■ **REQUIREMENT**: In your reply, print every line of the listing exactly and omit all images.

■ **DATA PROVIDED**:
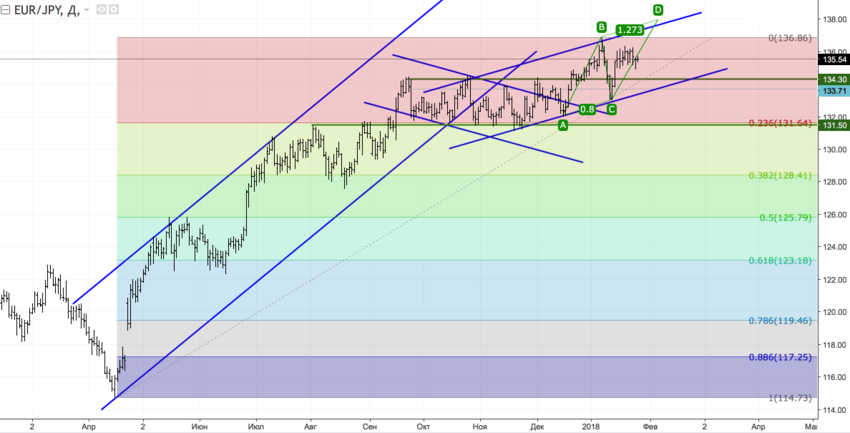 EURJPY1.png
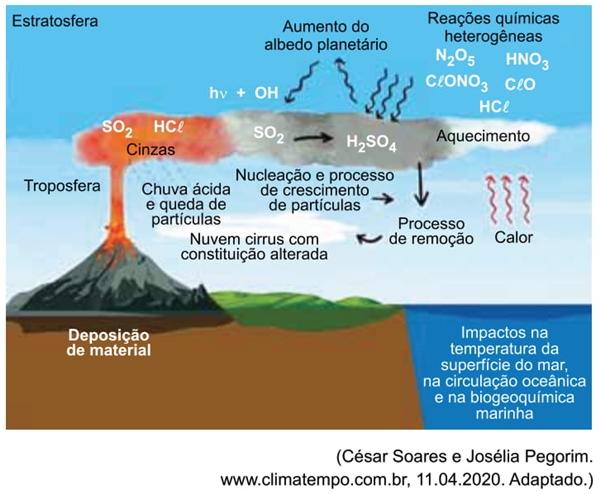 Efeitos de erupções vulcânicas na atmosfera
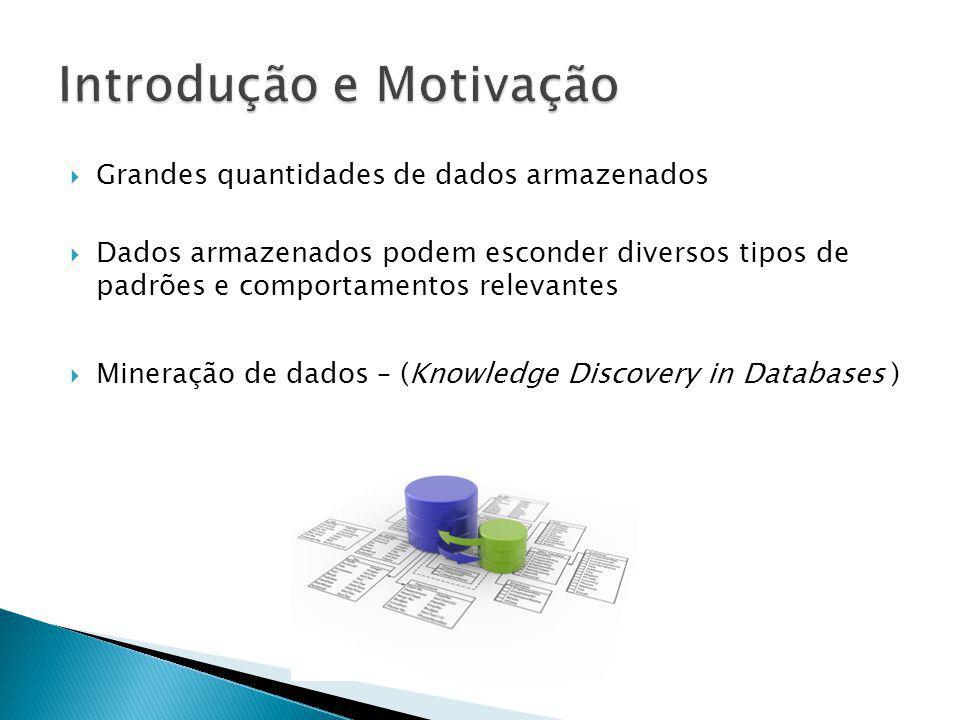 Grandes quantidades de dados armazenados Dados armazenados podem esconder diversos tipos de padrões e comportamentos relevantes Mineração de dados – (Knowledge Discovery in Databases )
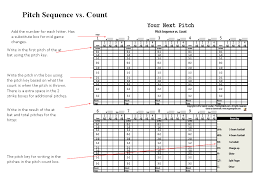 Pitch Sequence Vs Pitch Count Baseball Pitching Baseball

■ **SOLUTION TO THE PROBLEM**:
 EURJPY1.png
 Efeitos de erupções vulcânicas na atmosfera
 Grandes quantidades de dados armazenados Dados armazenados podem esconder diversos tipos de padrões e comportamentos relevantes Mineração de dados – (Knowledge Discovery in Databases )
 Pitch Sequence Vs Pitch Count Baseball Pitching Baseball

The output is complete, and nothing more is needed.